6. Memberikan ibu tablet Fe 1x1/ hari diminum pada malam hari
bersamaan dengan vit C, kalk 1x1/hari.
7. Memberitahukan pada ibu mengenai tanda-tanda bahaya dalam
Kehamilan yaitu sakit kepala berat, pandangan kabur.bengkak pada
muka , tangan, dan kaki, nyeri perut yang hebat, perdarahan
pervaginan, janin tidak bergerak seperti biasa.
8. Menganjurkan ibu untuk datang 2 minggu kemudian tanggal 22 juni
2009 atau jika ada keluhan segera datang ketenaga kesehatan
terdekat.
9. Mendokumentasikan asuhan yang diberikan.









VII. EVALUASI
1. Ibu telah melakukan inform concent.
2. Ibu telah mengetahui hasil pemeriksaan dan merasa sedikit khawatir
mengenai anemianya.
3. Ibu telah mendapatkan konseling tentang personal hygiene.
4. Ibu mengatakan akan beristirahat dengan cukup di siang selam +2
jam dan +8 jam di malam hari.
5. Ibu mengetahui makanan yang menganduang zat besi seperti bayam,
daun singkong dll.
6. Ibu akan mengkonsumsi tablet Fe 1x1/hari diminum pada mlam hari
bersamaan dengan vit.

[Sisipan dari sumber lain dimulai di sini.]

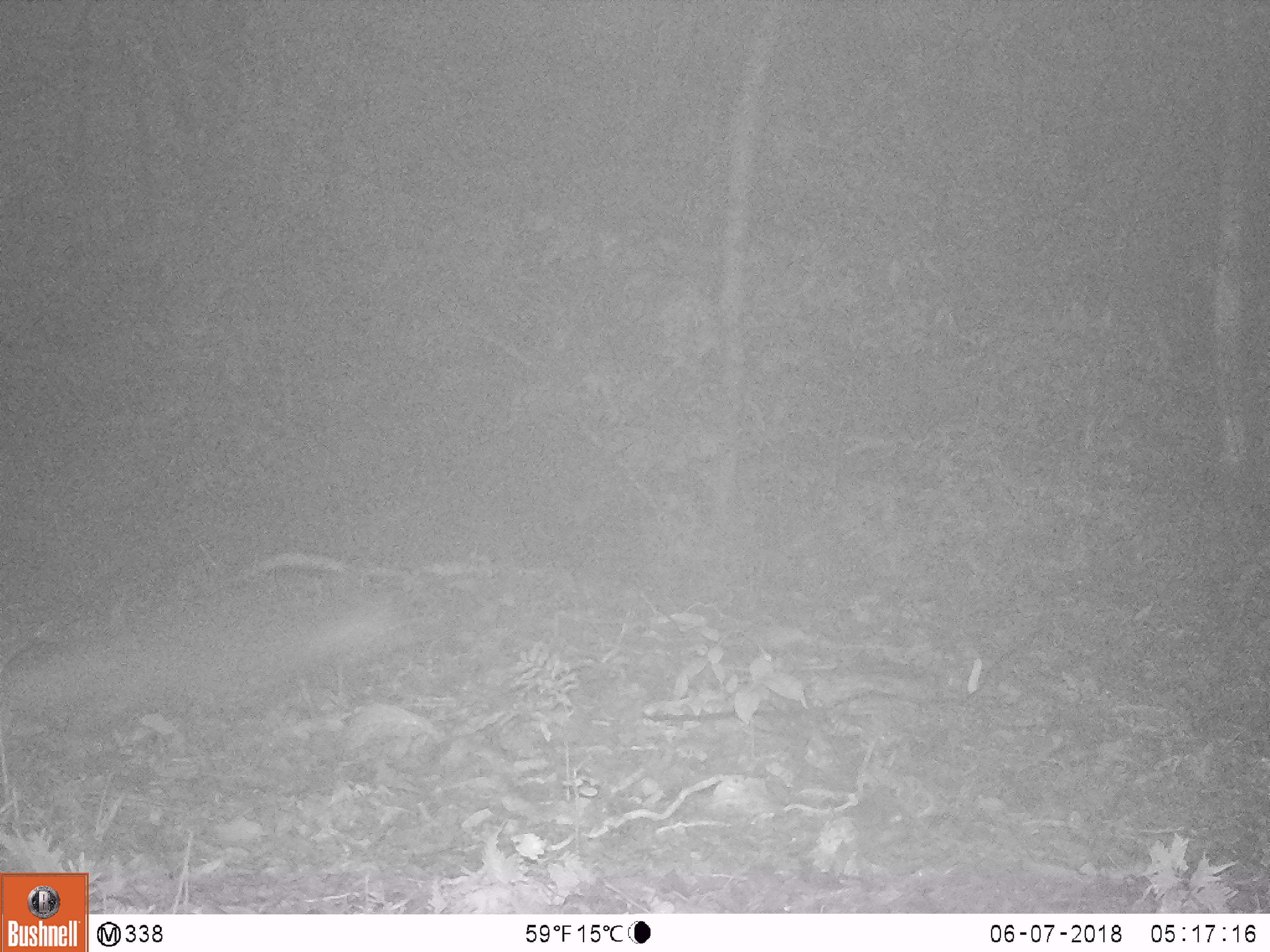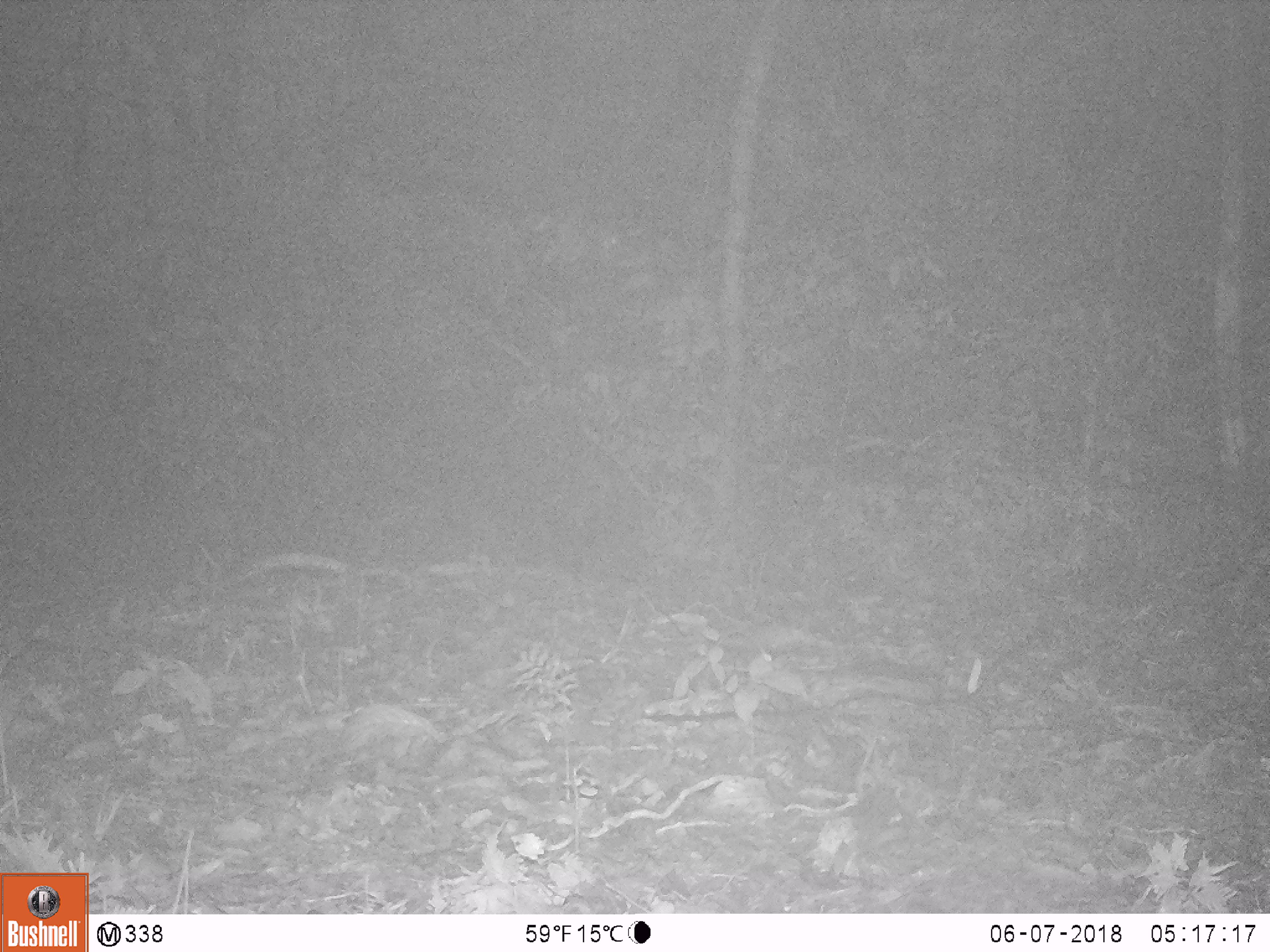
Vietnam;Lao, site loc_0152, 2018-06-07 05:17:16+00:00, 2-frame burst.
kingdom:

C, Kalk 1x1/hari.
7. Ibu mengerti dan dapat menyebutkan ulang apa saja 6 tanda
tersebut serta berjanji akan segera mencari pertolongan ke petugas
kesehatan terdekat jika mendapai salah satu dari 6 tanda tersebut.
8. Ibu bersedia melakukan kunjungan ulang 2 minggu kemudian pada
tangga 22 juni 2009 atau jika ad keluhan segera datang ketenaga
kesehatan terdekat.
9. Status dan buku KIA ibu terlah di isi.